Multimillion research to create the first ever 3D movies of black holes will combine pioneering international expertise in black hole imaging with cutting-edge artificial intelligence developed in the UK.

Dr Kazunori Akiyama has been awarded a £4 million Faraday Discovery Fellowship through the programme's Accelerated International Route, to be hosted by Heriot-Watt University. The project, named TomoGrav, brings together the pathbreaking expertise of Dr Kazunori Akiyama and Professor Yves Wiaux.

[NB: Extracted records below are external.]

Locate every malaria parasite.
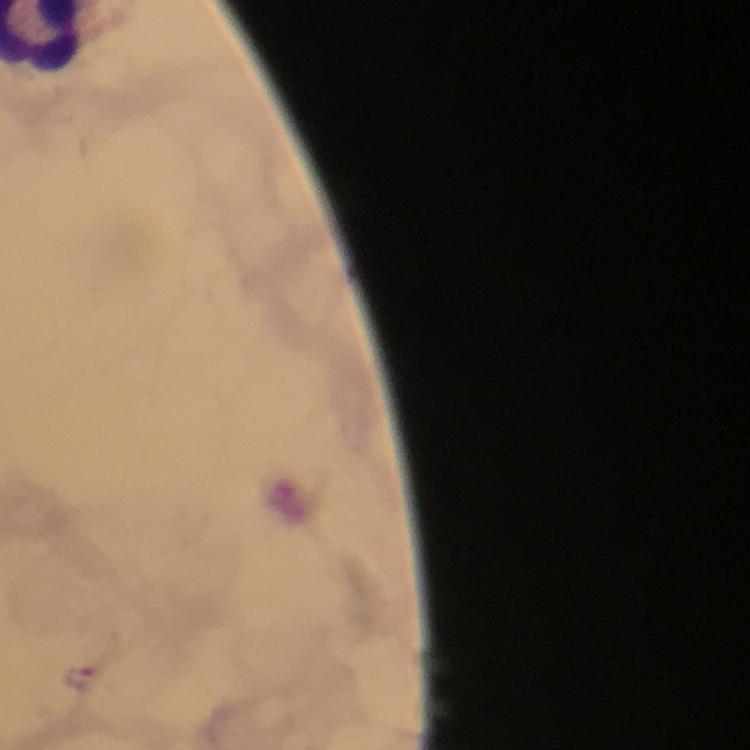

Approximate object centers, in pixels from the top-left corner.
Malaria parasites: (x=81, y=675).

{
  "preparation": "thick blood smear",
  "capture": "smartphone camera through the microscope",
  "stain": "Giemsa",
  "immersion_oil": "applied",
  "context": "from a malaria diagnostic workup",
  "image_size": "750×750 pixels",
  "cropped_from": "one field of view",
  "magnification": "100x"
}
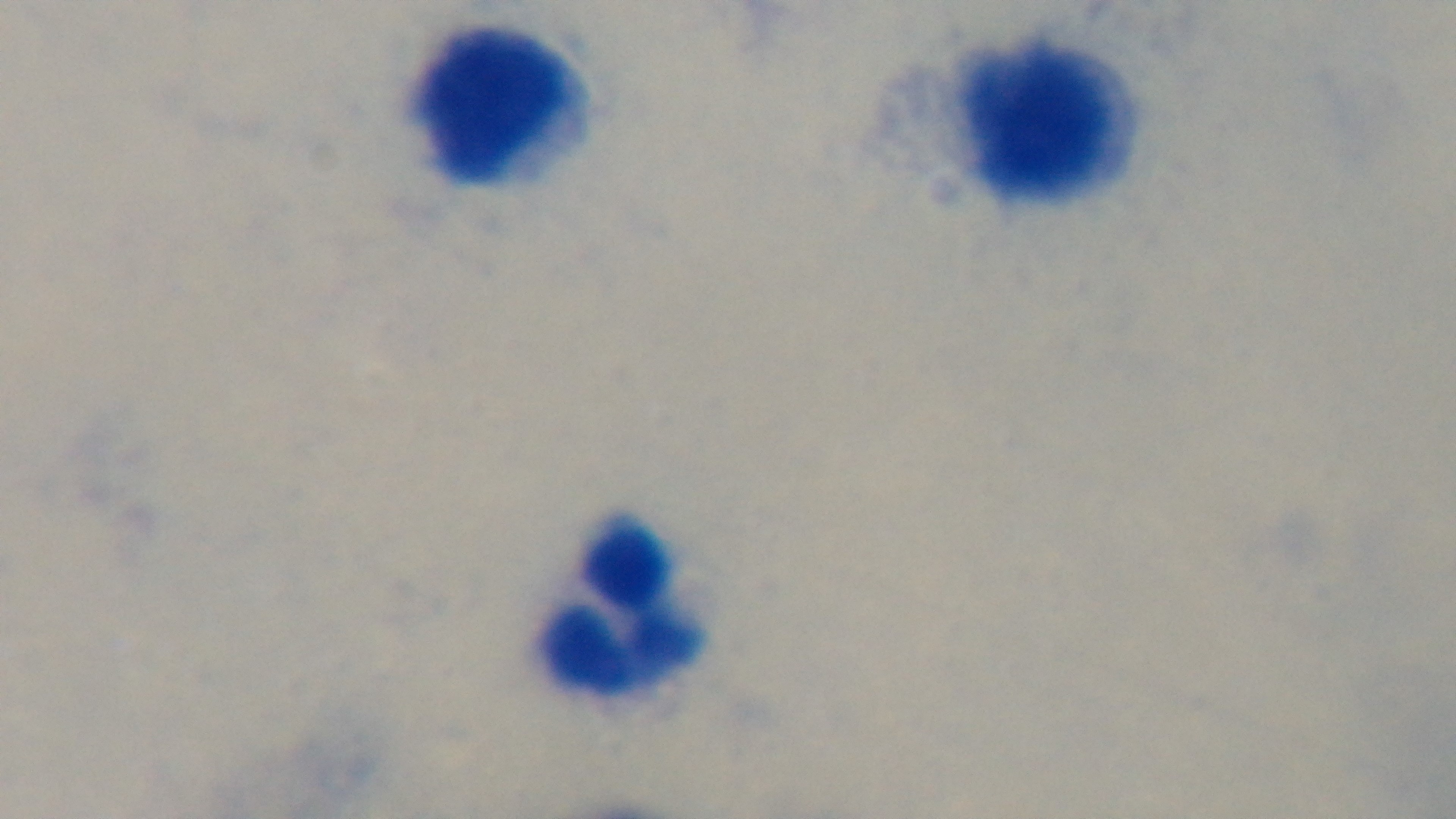
Summary:
  - Malaria status: negative
  - Objective: 100x oil immersion
  - Field of view: single
  - Capture: mounted 4K digital camera
  - Stain: Giemsa
  - Preparation: thick smear
  - Modality: light microscopy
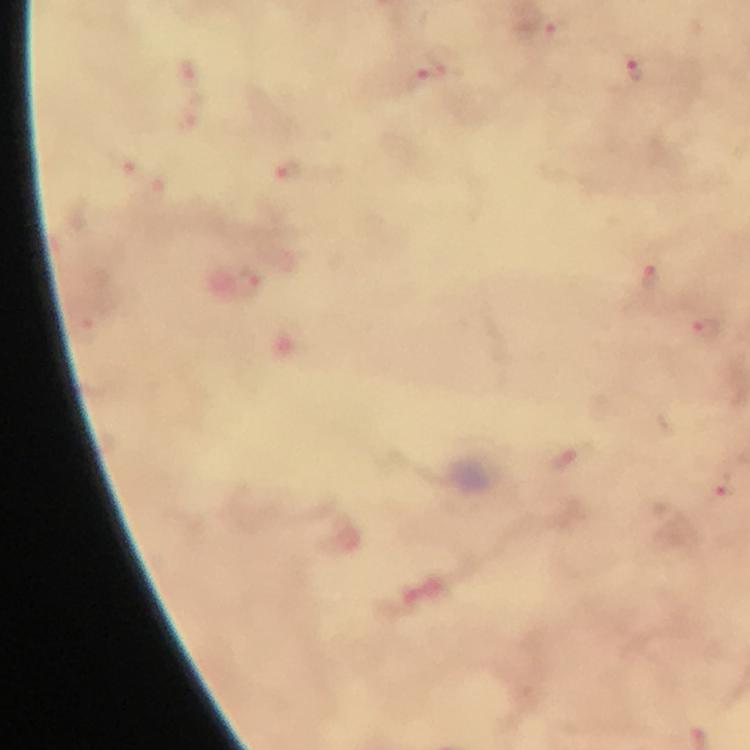

Approximate object centers, in pixels from the top-left corner.
Summary:
  - Malaria parasite locations: (x=558, y=38), (x=436, y=64), (x=635, y=72), (x=649, y=284), (x=706, y=329), (x=724, y=490)
  - Cropped from: one field of view
  - Stain: Giemsa
  - Preparation: thick blood smear
  - Context: from a diagnostic examination for malaria
  - Immersion oil: applied
  - Image size: 750×750 pixels
  - Capture: smartphone mounted on the microscope
  - Magnification: 100x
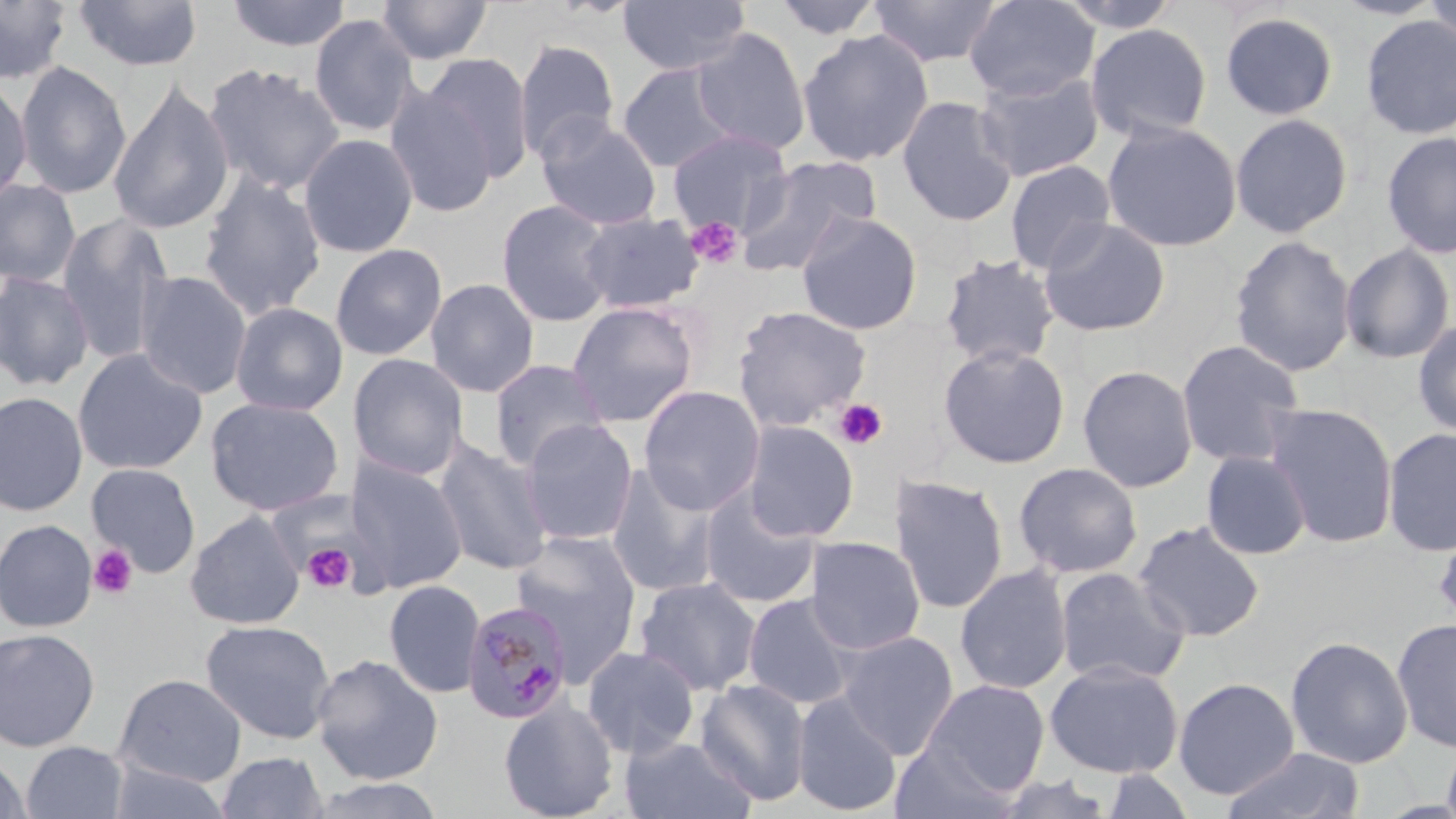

Dr Akiyama developed one of the computational imaging algorithms and co-led the entire imaging team as part of the wider Event Horizon Telescope (EHT) Collaboration efforts to create the first images of black holes.   Professor Yves Wiaux’s groundbreaking artificial intelligence algorithms are transforming how scientists reconstruct images from incomplete data. 

Dr Akiyama and Professor Wiaux are supported by a multidisciplinary team of 10 world-renowned partners from across the world, whose combined expertise will deliver the work.

The funding will see Dr Akiyama move from his present role as a Research Scientist at Massachusetts Institute of Technology (MIT) Haystack Observatory in the USA to Heriot-Watt University in Scotland as part of the scheme which provides long-term funding to talented mid-career researchers.

Using revolutionary imaging technology, the research is expected to transform understanding of the universe's most extreme environments by revealing how black holes behave and evolve across time.

Black holes are cosmic laboratories where gravity results as a byproduct of the warping of spacetime. Gas swirling around them is heated to extreme temperatures and accelerated to nearly light speed, generating powerful jets of magnetised plasma that are thought to influence the form of the largest scale structures in the universe.

The new research builds on the 2019 and 2022 photographs of two supermassive black holes, M87* and Sagittarius A*, which captivated billions of people worldwide and opened an entirely new scientific area which uses imaging to study gravity and black holes.